Les ajustements demandés par UCM
Pour que le dispositif soit praticable et bénéfique à l’ensemble de l’économique belge, nous demandons d’apporter les adaptations et les clarifications suivantes autour du projet :
1. Inclure aussi les entreprises personnes physiques
Aujourd’hui, près d’une entreprise sur deux en Belgique est exploitée sous forme de personne physique. Or celles-ci seraient exclues du dispositif. Nous demandons que la loi permette explicitement aux indépendants en personne physique d’obtenir la qualité d’entreprise à mission, en adaptant le Code de droit économique.
2. Clarifier les obligations et les notions clés
La proposition crée de nouvelles exigences : raison d’être, objectifs, réduction des impacts négatifs, indicateurs, comité de mission ou référent, contrôle externe… Ces notions doivent circonscrites et être mieux définies pour éviter les interprétations divergentes et garantir la sécurité juridique.
Nous pensons que le terme de “société à mission” peut être source de confusion et qu’un autre terme plus précis devrait être considéré.
3. Veiller à des coûts proportionnés pour offrir la possibilité au plus grand nombre
Comité de mission, expert indépendant, contrôle externe, modifications statutaires…
Pour une petite structure, cette mise en place volontaire implique quand même des démarches qui pourraient devenir une barrière à l’entrée.
Des alternatives plus légères – par exemple des actes sous seing privé ou une réduction des obligations pour les très petites entreprises – doivent être envisagées.
4. Éviter toute discrimination future
La qualité de société à mission ne donne pas d’avantage juridique direct. Mais UCM craint qu’elle ne devienne, à terme, un critère de discrimination, notamment dans des relations commerciales asymétriques ou dans certains dispositifs d’aide. Il faut s’assurer que ce statut reste volontaire et non discriminant.
Il s’agit d’éviter de créer une obligation indirecte qui crée une pression qui va à l’encontre de la logique volontaire du dispositif.
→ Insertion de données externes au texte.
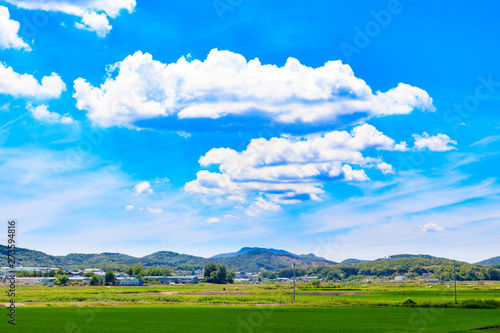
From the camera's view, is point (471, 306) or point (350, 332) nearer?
point (350, 332)

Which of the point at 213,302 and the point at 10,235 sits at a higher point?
the point at 10,235

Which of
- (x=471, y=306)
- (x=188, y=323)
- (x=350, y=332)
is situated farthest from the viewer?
(x=471, y=306)

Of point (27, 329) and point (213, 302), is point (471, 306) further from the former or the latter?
point (27, 329)

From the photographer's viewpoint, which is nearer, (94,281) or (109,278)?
(94,281)

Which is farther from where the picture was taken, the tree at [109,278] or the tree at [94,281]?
the tree at [109,278]

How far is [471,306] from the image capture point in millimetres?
71250

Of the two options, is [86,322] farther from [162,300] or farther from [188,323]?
[162,300]

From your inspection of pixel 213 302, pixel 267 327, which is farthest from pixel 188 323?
pixel 213 302

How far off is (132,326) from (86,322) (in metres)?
6.35

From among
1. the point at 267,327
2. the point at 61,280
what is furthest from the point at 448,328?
the point at 61,280

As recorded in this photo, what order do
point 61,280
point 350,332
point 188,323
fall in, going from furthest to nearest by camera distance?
point 61,280 → point 188,323 → point 350,332

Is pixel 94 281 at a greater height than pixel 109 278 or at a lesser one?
lesser

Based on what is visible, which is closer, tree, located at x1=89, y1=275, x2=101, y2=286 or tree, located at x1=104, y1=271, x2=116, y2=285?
tree, located at x1=89, y1=275, x2=101, y2=286

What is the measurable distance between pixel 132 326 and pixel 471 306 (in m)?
55.7
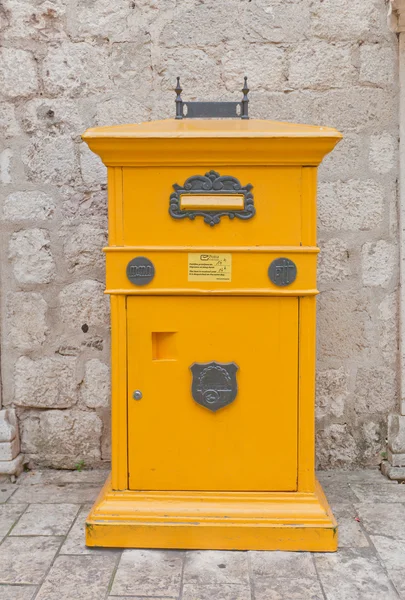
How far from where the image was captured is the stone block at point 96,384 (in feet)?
10.6

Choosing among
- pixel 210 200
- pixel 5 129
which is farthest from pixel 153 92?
pixel 210 200

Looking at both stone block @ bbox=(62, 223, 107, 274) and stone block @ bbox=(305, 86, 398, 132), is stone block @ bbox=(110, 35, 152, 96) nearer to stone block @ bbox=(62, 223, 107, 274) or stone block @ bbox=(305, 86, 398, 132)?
stone block @ bbox=(62, 223, 107, 274)

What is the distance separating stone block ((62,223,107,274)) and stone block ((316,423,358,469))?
5.33 feet

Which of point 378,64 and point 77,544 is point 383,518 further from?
point 378,64

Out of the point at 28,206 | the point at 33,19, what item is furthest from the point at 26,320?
the point at 33,19

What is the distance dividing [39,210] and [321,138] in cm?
170

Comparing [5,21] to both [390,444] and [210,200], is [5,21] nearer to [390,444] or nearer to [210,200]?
[210,200]

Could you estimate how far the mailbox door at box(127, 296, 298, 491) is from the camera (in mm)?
2367

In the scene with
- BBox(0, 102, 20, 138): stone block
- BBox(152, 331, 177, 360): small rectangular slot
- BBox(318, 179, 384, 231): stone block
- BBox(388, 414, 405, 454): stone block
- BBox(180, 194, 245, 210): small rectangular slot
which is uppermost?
BBox(0, 102, 20, 138): stone block

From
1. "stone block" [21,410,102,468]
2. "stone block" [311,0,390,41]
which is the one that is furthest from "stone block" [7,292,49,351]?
"stone block" [311,0,390,41]

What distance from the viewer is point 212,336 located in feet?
7.79

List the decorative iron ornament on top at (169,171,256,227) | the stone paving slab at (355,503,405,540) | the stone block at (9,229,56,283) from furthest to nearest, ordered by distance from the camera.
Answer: the stone block at (9,229,56,283), the stone paving slab at (355,503,405,540), the decorative iron ornament on top at (169,171,256,227)

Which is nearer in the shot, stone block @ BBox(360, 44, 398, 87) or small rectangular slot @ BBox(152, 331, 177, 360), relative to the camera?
small rectangular slot @ BBox(152, 331, 177, 360)

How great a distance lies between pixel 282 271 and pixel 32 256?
5.14 feet
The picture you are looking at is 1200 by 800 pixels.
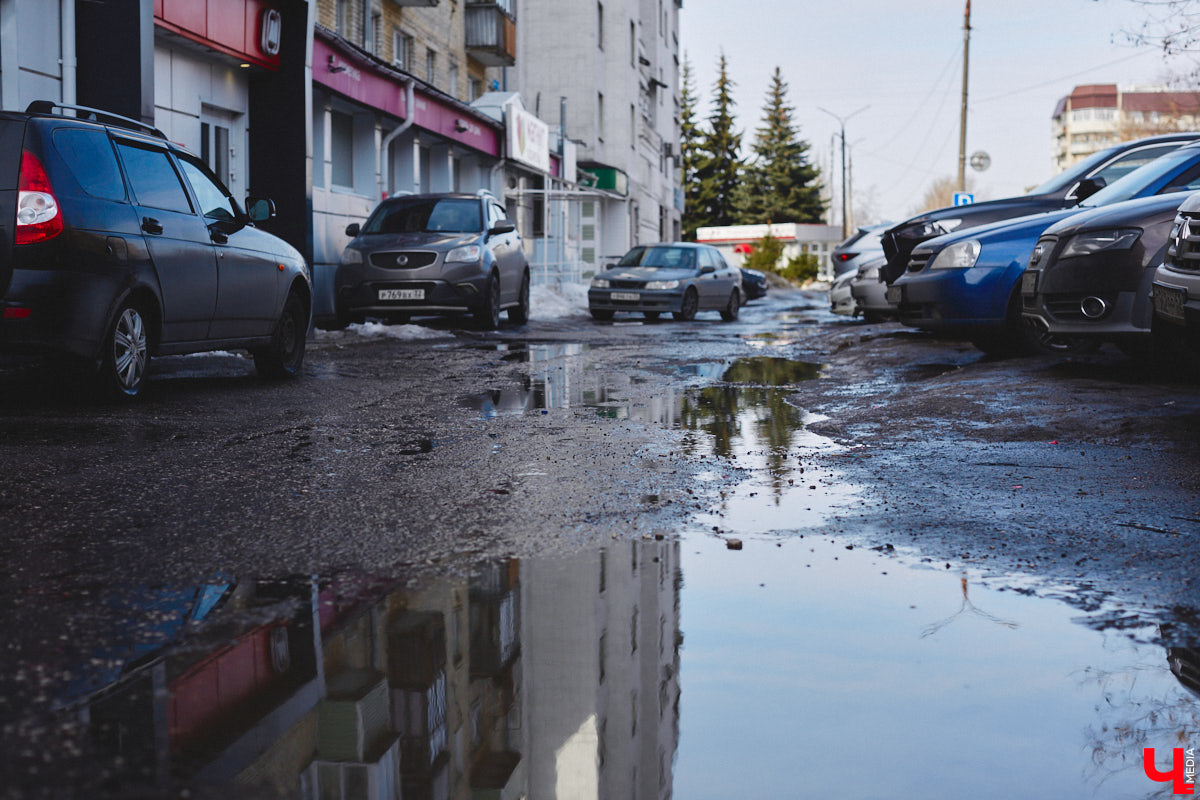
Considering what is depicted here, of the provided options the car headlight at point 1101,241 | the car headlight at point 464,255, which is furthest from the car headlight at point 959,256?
the car headlight at point 464,255

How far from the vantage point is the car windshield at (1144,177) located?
33.3ft

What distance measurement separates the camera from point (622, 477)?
214 inches

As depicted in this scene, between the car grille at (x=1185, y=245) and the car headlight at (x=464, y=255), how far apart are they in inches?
487

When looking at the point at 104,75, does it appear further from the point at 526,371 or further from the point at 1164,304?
the point at 1164,304

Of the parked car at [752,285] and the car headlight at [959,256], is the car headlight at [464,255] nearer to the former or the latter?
the car headlight at [959,256]

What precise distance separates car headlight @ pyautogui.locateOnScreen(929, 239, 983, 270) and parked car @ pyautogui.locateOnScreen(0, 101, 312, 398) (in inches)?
222

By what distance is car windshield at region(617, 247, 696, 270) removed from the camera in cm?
2644

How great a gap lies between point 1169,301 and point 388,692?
17.3ft

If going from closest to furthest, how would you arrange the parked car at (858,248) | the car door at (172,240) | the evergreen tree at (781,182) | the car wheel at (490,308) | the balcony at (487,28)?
the car door at (172,240) → the car wheel at (490,308) → the parked car at (858,248) → the balcony at (487,28) → the evergreen tree at (781,182)

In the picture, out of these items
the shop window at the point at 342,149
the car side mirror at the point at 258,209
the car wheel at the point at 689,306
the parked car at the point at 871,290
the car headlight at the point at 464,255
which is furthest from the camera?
the car wheel at the point at 689,306

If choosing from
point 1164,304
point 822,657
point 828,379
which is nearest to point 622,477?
point 822,657

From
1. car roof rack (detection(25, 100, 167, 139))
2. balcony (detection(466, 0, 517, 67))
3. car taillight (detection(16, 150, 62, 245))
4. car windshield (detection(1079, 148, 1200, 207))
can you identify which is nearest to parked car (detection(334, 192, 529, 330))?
car roof rack (detection(25, 100, 167, 139))

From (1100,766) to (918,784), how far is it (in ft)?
1.21

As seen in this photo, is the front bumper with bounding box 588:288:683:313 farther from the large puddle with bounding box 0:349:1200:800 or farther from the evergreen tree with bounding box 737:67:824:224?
the evergreen tree with bounding box 737:67:824:224
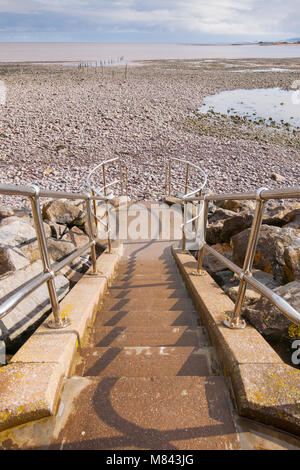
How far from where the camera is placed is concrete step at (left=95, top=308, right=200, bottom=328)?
2.23 meters

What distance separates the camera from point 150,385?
4.59ft

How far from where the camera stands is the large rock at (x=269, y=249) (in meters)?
3.19

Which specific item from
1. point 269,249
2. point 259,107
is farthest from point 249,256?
point 259,107

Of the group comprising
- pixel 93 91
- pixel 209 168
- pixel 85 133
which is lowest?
pixel 209 168

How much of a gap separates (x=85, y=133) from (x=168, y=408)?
1478cm

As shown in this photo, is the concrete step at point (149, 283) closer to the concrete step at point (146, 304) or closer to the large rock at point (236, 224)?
the concrete step at point (146, 304)

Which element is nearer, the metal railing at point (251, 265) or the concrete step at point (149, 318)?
the metal railing at point (251, 265)

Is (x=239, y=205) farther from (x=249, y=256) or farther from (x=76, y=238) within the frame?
(x=249, y=256)

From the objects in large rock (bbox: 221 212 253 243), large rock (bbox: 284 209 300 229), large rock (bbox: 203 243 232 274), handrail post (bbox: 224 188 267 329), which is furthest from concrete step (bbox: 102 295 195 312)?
large rock (bbox: 284 209 300 229)

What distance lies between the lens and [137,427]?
1.20m

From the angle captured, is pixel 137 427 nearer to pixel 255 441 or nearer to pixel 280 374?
pixel 255 441

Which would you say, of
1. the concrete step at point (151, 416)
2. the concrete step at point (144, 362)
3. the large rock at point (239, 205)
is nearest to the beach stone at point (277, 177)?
the large rock at point (239, 205)

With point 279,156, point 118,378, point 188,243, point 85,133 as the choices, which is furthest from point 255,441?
point 85,133
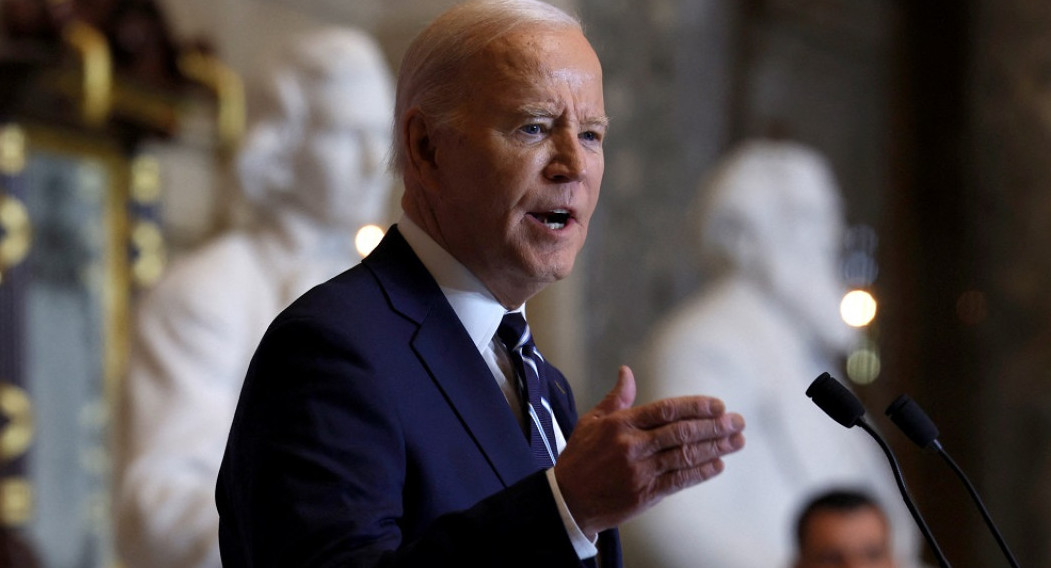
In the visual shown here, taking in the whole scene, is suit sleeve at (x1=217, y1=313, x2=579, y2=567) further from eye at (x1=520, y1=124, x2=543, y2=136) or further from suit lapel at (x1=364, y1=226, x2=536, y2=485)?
eye at (x1=520, y1=124, x2=543, y2=136)

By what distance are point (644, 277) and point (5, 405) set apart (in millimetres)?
3745

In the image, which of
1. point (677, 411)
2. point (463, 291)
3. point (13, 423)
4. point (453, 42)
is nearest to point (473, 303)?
point (463, 291)

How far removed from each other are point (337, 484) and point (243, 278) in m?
3.05

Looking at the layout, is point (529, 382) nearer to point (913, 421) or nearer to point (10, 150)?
point (913, 421)

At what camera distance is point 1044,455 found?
24.4 ft

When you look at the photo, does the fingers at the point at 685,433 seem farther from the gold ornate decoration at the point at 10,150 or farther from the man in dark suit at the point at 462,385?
A: the gold ornate decoration at the point at 10,150

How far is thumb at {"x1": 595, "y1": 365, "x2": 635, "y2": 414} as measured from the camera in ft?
5.44

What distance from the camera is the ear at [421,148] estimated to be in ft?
6.57

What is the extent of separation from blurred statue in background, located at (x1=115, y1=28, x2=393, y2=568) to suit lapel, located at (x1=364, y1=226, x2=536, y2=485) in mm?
2359

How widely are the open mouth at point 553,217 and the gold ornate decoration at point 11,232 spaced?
3592 millimetres

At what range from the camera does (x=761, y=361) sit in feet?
18.0

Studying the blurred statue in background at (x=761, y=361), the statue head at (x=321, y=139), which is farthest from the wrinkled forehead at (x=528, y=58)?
the blurred statue in background at (x=761, y=361)

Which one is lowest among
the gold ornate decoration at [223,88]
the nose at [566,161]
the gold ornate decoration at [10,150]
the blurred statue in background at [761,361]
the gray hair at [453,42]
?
the nose at [566,161]

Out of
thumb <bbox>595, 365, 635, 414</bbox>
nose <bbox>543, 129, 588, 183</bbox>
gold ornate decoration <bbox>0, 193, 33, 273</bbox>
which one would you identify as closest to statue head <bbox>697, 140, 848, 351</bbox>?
gold ornate decoration <bbox>0, 193, 33, 273</bbox>
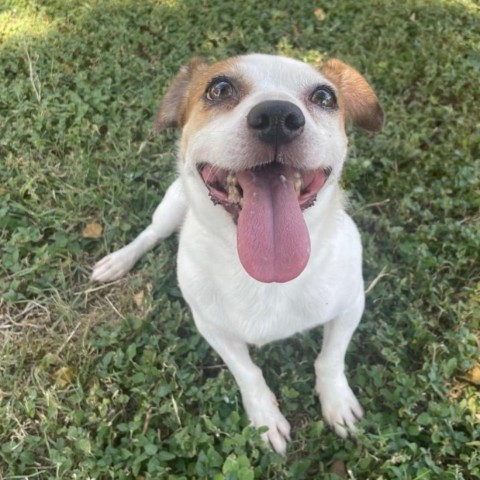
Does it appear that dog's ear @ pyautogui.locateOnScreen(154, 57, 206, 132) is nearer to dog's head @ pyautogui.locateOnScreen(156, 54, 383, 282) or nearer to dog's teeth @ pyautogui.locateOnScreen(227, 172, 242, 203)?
dog's head @ pyautogui.locateOnScreen(156, 54, 383, 282)

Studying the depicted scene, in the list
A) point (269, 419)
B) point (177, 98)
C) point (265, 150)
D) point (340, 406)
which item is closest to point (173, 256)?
point (177, 98)

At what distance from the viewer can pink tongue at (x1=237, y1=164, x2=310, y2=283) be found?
2230 millimetres

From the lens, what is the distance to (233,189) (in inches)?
90.7

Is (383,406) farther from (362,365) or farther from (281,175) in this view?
(281,175)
Ceci ne doit pas empêcher que la qualité crée une valorisation positive qui stimule les entreprises sans les exclure ;
5. Encadrer les recours et la perte du statut
Le texte permet à « toute tiers intéressée » d’initier une procédure visant à retirer la qualité de société à mission. Pour éviter l’insécurité juridique et les abus, il convient de mieux définir les parties prenantes et de garantir un processus progressif, sans retrait automatique après un seul rapport négatif.
Conclusion : un cadre prometteur, à rendre pleinement praticable pour les PME
UCM est d’avis que la création d’une qualité de société à mission peut constituer une avancée positive et un outil intéressant pour visibiliser l’engagement des entrepreneurs.
Pour qu’il tienne ses promesses, il doit être accessible, clair et adapté à la réalité des indépendants et PME, qui constituent l’immense majorité des entreprises belges.
Nous plaidons donc pour des ajustements constructifs : inclusion des personnes physiques, allègement des démarches administratives, sécurité juridique renforcée et cohérence avec le droit de sociétés belge.
Bien conçu, le dispositif pourrait devenir un levier positif pour valoriser l’engagement sociétal des indépendants et PME. UCM continuera à suivre de près le dossier et à défendre une mise en œuvre équilibrée, utile et praticable pour tous.